Still, the conclusion holds: if most of the time is spent waiting for values to come back from memory, a higher core frequency has strongly diminishing returns.

3 comments

That's only true if you only compile a single file at once which is an exceedingly rare use case for a build server. As soon as you compile files in parallel the CPU can simply switch to the next hardware thread during a memory load from main memory. Then there is the fact that dual channel DDR4 just doesn't provide a lot of memory bandwidth in the first place. A 16 core/32 thread desktop CPU is probably not going to happen on the AM4/Ryzen platform even if everything suddenly supports multi-threading on 16 cores simply because the memory bandwidth isn't enough to translate into meaningful performance increases. GPUs have horrendous memory latencies but they perform well precisely because they can just switch to the next thread and execute that one while waiting.
Well you are mixing the effect of "more cores" and SMT together here.

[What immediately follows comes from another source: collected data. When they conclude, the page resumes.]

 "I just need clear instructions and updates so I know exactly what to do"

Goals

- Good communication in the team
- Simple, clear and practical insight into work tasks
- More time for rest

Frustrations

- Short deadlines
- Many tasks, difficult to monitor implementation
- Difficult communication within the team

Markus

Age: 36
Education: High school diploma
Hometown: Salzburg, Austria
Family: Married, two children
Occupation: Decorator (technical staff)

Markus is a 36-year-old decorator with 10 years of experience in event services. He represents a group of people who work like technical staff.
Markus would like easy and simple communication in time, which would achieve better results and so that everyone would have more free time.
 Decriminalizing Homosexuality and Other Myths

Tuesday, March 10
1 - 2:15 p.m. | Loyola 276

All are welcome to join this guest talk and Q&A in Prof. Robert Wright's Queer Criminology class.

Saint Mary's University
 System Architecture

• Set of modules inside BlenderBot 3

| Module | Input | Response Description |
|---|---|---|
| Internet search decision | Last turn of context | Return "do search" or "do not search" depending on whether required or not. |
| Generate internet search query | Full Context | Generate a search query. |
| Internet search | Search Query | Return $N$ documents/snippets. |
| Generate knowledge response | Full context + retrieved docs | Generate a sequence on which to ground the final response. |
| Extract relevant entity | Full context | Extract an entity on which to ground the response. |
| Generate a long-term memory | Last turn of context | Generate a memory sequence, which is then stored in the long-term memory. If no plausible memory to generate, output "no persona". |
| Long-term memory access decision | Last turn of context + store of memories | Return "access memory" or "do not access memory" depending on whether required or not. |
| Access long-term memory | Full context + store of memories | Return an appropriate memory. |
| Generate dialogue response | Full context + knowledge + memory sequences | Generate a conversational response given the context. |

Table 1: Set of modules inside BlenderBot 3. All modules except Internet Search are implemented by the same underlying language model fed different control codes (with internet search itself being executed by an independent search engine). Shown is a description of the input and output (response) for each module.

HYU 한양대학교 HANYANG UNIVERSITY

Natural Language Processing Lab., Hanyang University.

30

Sure, SMT helps hide some latency effects, but it doesn't significantly increase the demand for bandwidth. The increased bandwidth requirements when introducing SMT are probably approximately modeled by the increase in performance: so a 30% uplift from running two hardware threads per core means that bandwidth requirement increases by about 30%.

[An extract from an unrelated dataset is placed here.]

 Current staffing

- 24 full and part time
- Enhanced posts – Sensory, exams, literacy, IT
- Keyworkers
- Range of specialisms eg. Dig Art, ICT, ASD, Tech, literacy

That's not enough to turn gcc from a largely latency bound load to a memory bandwidth hog!

Ryzen only has two threads per core, so one would be able to see at most a 2x gain. That's not insignificant, but still far from what one needs to start seeing bandwidth problems.
Closer to zero returns and you still get to improve latency hiding and memory controller design. (including bit width and block sizes)

Even more cache ways won't help too much in this workload.

Unless the AMD design is unusual it is not very close to zero return: a significant part of the "path to memory" involves things run at the core clock, in particular everything from the core to the L2 and probably some part of the coordination logic which communicates with the "uncore". I'm not sure about AMD chips, but on some chips there is a relationship between the uncore speed and the core speed: e.g., the uncore speed might often be the same as the maximum core speed for any core on the socket.

Adding to that, there are other effects that allow core frequency to leak into the performance of memory-bound programs, such as a higher frequency allowing the core run ahead more quickly to get more memory requests in flight, recover more quickly after a branch misprediction, etc. Try it sometime: find something which is really memory bound and crank the frequency way down: there will probably be a significant effect, but not nearly in proportion to the frequency difference.

I wonder if his results still hold for gcc -O3?

That be much more CPU-bound. Yes - some optimization will do global traversals.

I wonder if javac/clang has the same characteristics as gcc.

Yeah maybe. I haven't found a huge difference between -O3 and -O2, but maybe I haven't been running big enough compiles.